Details
-
Type:
Bug
-
Status:
Open
-
Priority:
Minor
-
Resolution: Unresolved
-
Affects Version/s: 2.3
-
Fix Version/s: None
-
Component/s: Caching
-
Labels:None
-
Environment:Any
Description
The way paths are created within FileCache currently, there is a theoretical maximum of 16^12 directories in the cache directory, which is quite a large number. Usually schemes like this are used to restrict the number of files in one directory.
Comparing with git, for example, the dirs are arranged
00/
1c/
...
ff/
and then the object store within those directories, which is a lot more manageable, say if you happen to type ls in the cache directory, you will get a maximum listing of 256 dirs. PhpThumb does something similar when caching images.
How about something like this for getFilename():
$idHash = md5($id);
$path = substr($idHash, 0, 2) . DIRECTORY_SEPARATOR . substr($idHash, 2, 2) . DIRECTORY_SEPARATOR . substr($idHash, 4);
$path = $this->directory . DIRECTORY_SEPARATOR . $path;
return $path . $id . $this->extension;
Not nearly so elegant, but I think this has better properties for the file system. Also I would be tempted to use one of the sha family hashes and not to include the $id within the filename, but perhaps this is helpful for debugging?

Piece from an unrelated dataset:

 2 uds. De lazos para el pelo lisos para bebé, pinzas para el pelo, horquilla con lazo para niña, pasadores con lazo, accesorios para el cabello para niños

We hit this problem in a live system - with a lot of cached items, the number of subdirectories that FileCache creates can exceed the number that an ext3 filesystem allows in a single directory (about 32000).
After that, an attempt to cache a new item can get an error like this:
mkdir() [function.mkdir]: Too many links
Our solution was similar to that suggested:
protected function getFilename($id) { $path = implode(str_split(md5($id), 2), DIRECTORY_SEPARATOR); $path = $this->directory . DIRECTORY_SEPARATOR . $path; return $path . DIRECTORY_SEPARATOR . $id . $this->extension; }It splits the md5 of the item id into parts of length 2, rather than the original 12. This creates a deeply nested structure, but which won't ever exceed the limit on number of subdirectories in any one directory. It's the same subdirectory pattern used by default by Apache mod_disk_cache, as well.